OT: scripting, removing trailing ^L

Jim Asman jlasman at telus.net
Fri Dec 23 10:05:09 PST 2005


--------------- Original Message ---------------
> At 12:00P Fri Dec 23 2005, Bob Stockler wrote:

> William James McEachran wrote (on Fri, Dec 23, 2005 at 11:19:16AM -0500):
> 
> | Slightly off-topic.
> | The data comes from filePro, some of it passes thru 'gnuplot', and in
> | the end the gnuplot graph is incorporated into the filepro output form.
> | The whole thing then is converted with 'pcl6'/ghostpcl into a PDF file
> | Result, a PDF file with data & a graph.
> | 
> | gnuplot adds an unneed "^L" to the end of the graph pcl file.

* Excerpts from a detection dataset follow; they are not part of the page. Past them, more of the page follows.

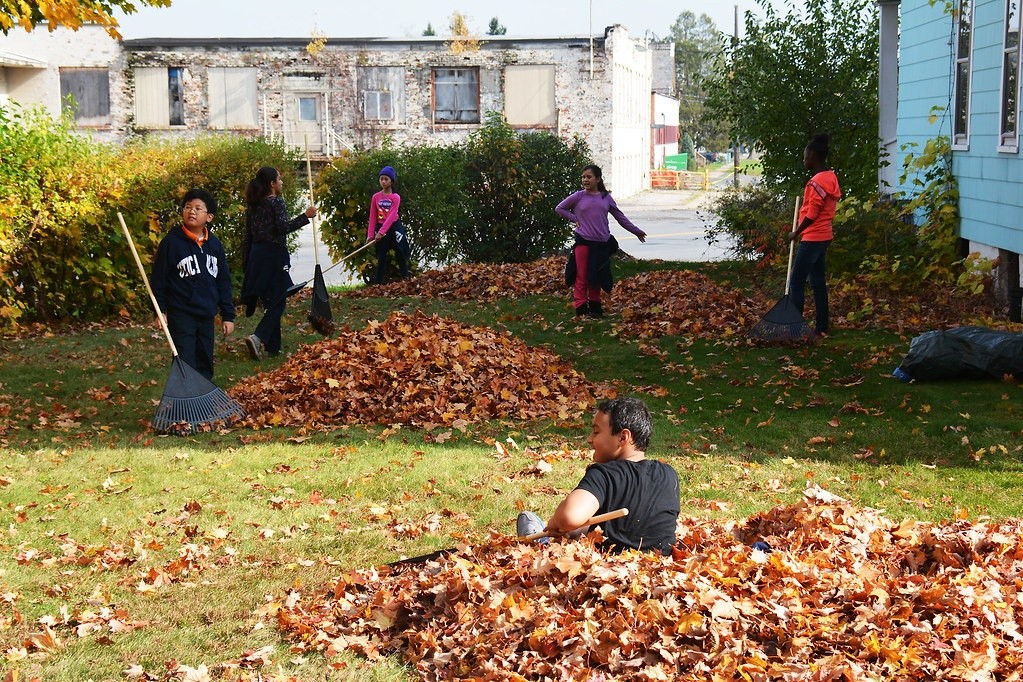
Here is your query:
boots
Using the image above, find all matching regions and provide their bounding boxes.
[576,302,589,319]
[588,300,602,316]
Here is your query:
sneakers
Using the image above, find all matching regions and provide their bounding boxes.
[245,334,262,361]
[517,511,549,544]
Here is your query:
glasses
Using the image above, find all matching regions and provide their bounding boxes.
[183,208,209,214]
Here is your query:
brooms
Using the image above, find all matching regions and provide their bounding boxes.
[382,508,628,578]
[285,135,380,341]
[116,210,248,436]
[746,197,813,343]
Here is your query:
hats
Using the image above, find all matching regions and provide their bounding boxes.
[379,166,396,181]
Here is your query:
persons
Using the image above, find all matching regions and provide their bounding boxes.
[243,167,317,363]
[150,190,237,382]
[789,134,841,334]
[515,398,678,556]
[365,165,410,285]
[556,165,647,317]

I've got
> | to come up with a way to remove just this one character at the end of the
> | file.  I've got a mental block on removing just the final character.
> | 
> | sed? awk?
> 
> How about tr?
> 
>   tr -d '\014' <file1 >file2
> 
> 
Well, we don't know if a ^L can exist legitimately elsewhere in the
file. Certainly, any raster images could contain ^L's. So a blanket
removal of all such characters may not be appropriate.


Jim 
--
jlasman at telus.net                       Spectra Colour Services Ltd.